Yönergeler:
- A) Kuzey Kore ekonomisini anlatan metinden "Japonya’nın bir sömürgesi" sözleriyle başlayıp "bir hale gelmişti." sözlerine kadar süren kısmı hiç değiştirmeden kopyalayın.
- B) Kuzey Kore'nin kalkınmasını konu alan metnin, son cümlesinden sonra gelecek devamını yazın.
── Metin Bölümü ──
30 Aralık 2010 Perşembe

KAYNAK ARAYAN KILIÇDAROĞLU BU YAZIYI OKUMALI

Eski Yugoslavya örneğinde olduğu gibi geçmişte komünist ülkelerle de iş birliği yapan IMF’nin kalkınma reçetelerine karşı en sert tepki yine ekonomilerini merkezi planlama ile yöneten ülkelerden gelmişti. Bu ülkelerden Kuzey Kore IMF reçetelerine gerek kalmadan 1960’lı yıllara gelindiğinde kendi kendine yeterli, disiplinli ve üretken bir iş gücüne sahip iyi yönetilen ve yolsuzlukların olmadığı endüstrileşmiş bir ekonomi kurarak, o yıllarda Japonya dışında tüm Asya ülkelerinden ileride olduğunu göstermişti.
Japonya’nın bir sömürgesi iken 1925 yılında 38. paralel boyunca ikiye ayrılan Kore’nin yiyecek ambarını oluşturan verimli toprakları ülkenin güneyinde kalmış, verimsiz toprakları ise kuzeyde kalmıştı. Bu ülkelerden 14 milyon nüfuslu Kuzey Kore’nin, tarıma elverişsiz topraklara sahip olması ve Kore savaşları boyunca ABD tarafından taş üstünde taş bırakılmamasına karşılık ve üstelik bu savaşların üzerinden henüz yirmi yıl geçmeden, ülkede ekonomik mucizeler yaratılarak, 1961 yılına gelindiğinde ülke dış yardım almadan kendi kendine yeterli bir hale gelmişti.
Bu gelişmelerin hemen hemen tamamı Korelilerin çabasıyla ve Kore’nin yerli hammaddeleri kullanılarak gerçekleştirilmiş, ayrıca, o yıllarda ülkede işsizlik değil bir iş gücü ihtiyacına gerek duyuluyordu. Koreliler kendi kalkınma stratejilerinin simgesi olan kendi kendine yeterlilik ilkesini “Juche” sözcüğü ile tanımlamışlar ve bu gelişmeyi; dış yardımlar ya da dış kredilerle değil yani borçlanma ile değil ulusal bilinç, öz güven ve kendi öz kaynakları ile başarmışlardı.
───
── Kayıt Listesi ──
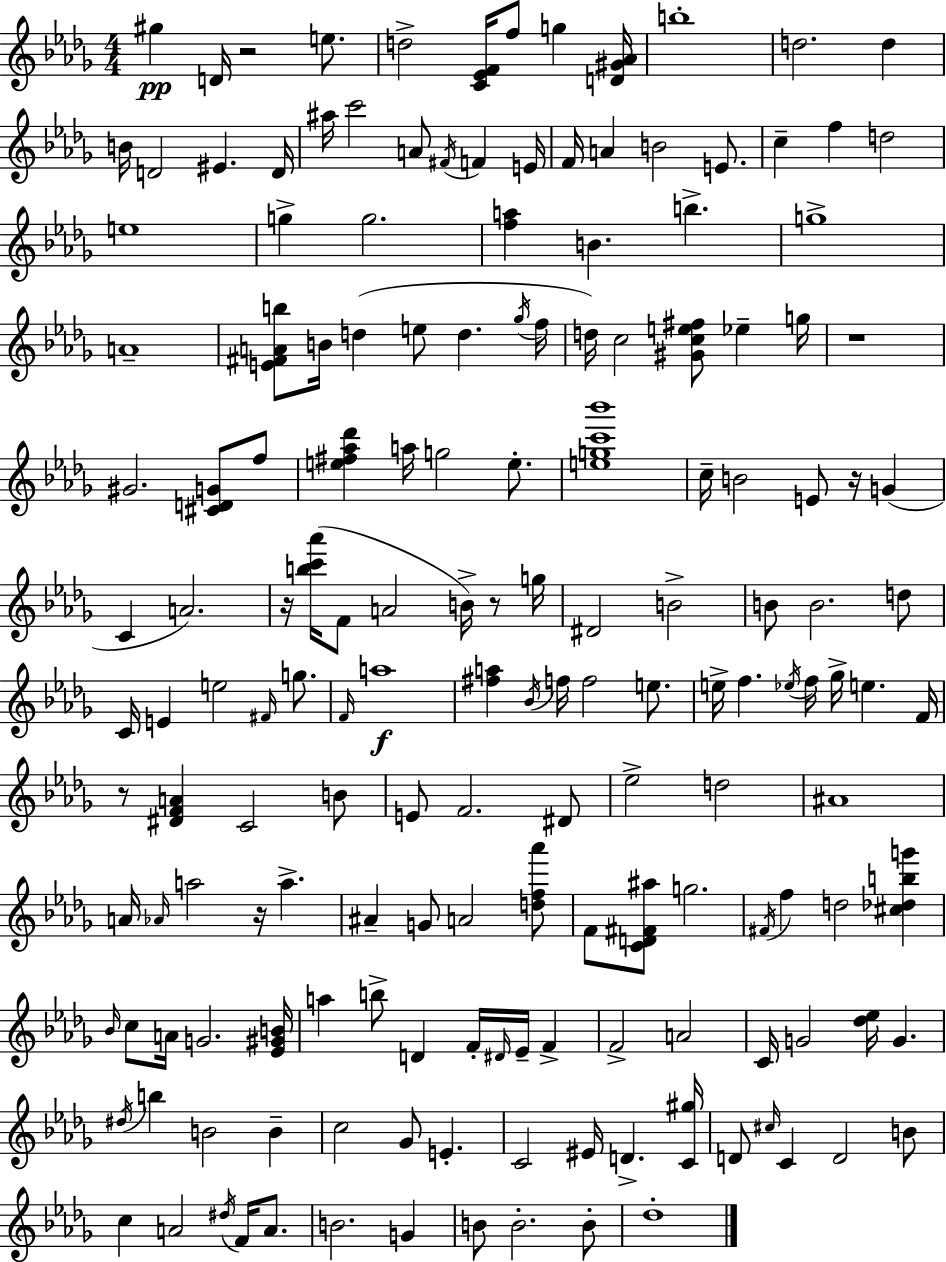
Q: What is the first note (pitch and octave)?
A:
───
── Kayıt Listesi ──
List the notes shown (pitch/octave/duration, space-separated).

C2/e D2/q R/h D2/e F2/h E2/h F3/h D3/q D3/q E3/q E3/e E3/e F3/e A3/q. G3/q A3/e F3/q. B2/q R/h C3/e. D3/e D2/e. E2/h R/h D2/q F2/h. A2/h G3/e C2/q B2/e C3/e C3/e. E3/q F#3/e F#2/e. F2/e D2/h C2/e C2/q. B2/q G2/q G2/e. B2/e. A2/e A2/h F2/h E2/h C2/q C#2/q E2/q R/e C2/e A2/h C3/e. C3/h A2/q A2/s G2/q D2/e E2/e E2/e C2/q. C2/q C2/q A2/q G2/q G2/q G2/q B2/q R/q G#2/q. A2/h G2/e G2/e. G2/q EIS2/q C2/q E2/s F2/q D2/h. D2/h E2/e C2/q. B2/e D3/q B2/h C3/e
───
Cevap Listesi:
- A)
Japonya’nın bir sömürgesi iken 1925 yılında 38. paralel boyunca ikiye ayrılan Kore’nin yiyecek ambarını oluşturan verimli toprakları ülkenin güneyinde kalmış, verimsiz toprakları ise kuzeyde kalmıştı. Bu ülkelerden 14 milyon nüfuslu Kuzey Kore’nin, tarıma elverişsiz topraklara sahip olması ve Kore savaşları boyunca ABD tarafından taş üstünde taş bırakılmamasına karşılık ve üstelik bu savaşların üzerinden henüz yirmi yıl geçmeden, ülkede ekonomik mucizeler yaratılarak, 1961 yılına gelindiğinde ülke dış yardım almadan kendi kendine yeterli bir hale gelmişti.

- B)
KAYNAKLARDAN ÜRETİM
Şöyle ki; K.Kore’de ülke topraklarının elverişsiz ve yaz yağışlarının yoğun olmasından dolayı, yeterli pamuk yetiştirilemediğinden tekstil endüstrisi hiç gelişmemiş ve bu nedenle de kişi başına düşen yıllık kumaş üretimi ancak 14 santimi bulmaktaydı. Ancak Koreli bilim adamları tarafından, ülkede bol bulunan kireç taşından vinalon adlı sentetik bir elyaf geliştirilmesi ve ülkede yine bol yetişen kamışlardan iplik üretimi yöntemiyle kumaş yapılarak giyim sorununu halletmişler, yine, elde bir plan ve proje olmamasına rağmen dışarıdan alınan bir kamyon sökülerek parçaları ve parçaların da birbirine uyumu incelenerek, önce parçaları ve daha sonrada kamyonu üretmişler, üretilen ilk kamyon sadece geri geri giderken, kısa sürede sorun çözülerek seri kamyon üretimine başlamışlardı. Aynı yolla 1958 yılında Traktör üretimine başlamışlar, bir Traktörü söken Tarım Okulu öğrencileri, parçaları inceleyerek bir plan çıkarmışlar ve 35 günlük yorucu bir çalışma sonucu ve 32 başarısızlıktan sonra Kore’nin ilk Traktörünü üreterek 1971 yılına gelindiğinde yılda 10.000 Traktör üretir hale gelmişlerdi.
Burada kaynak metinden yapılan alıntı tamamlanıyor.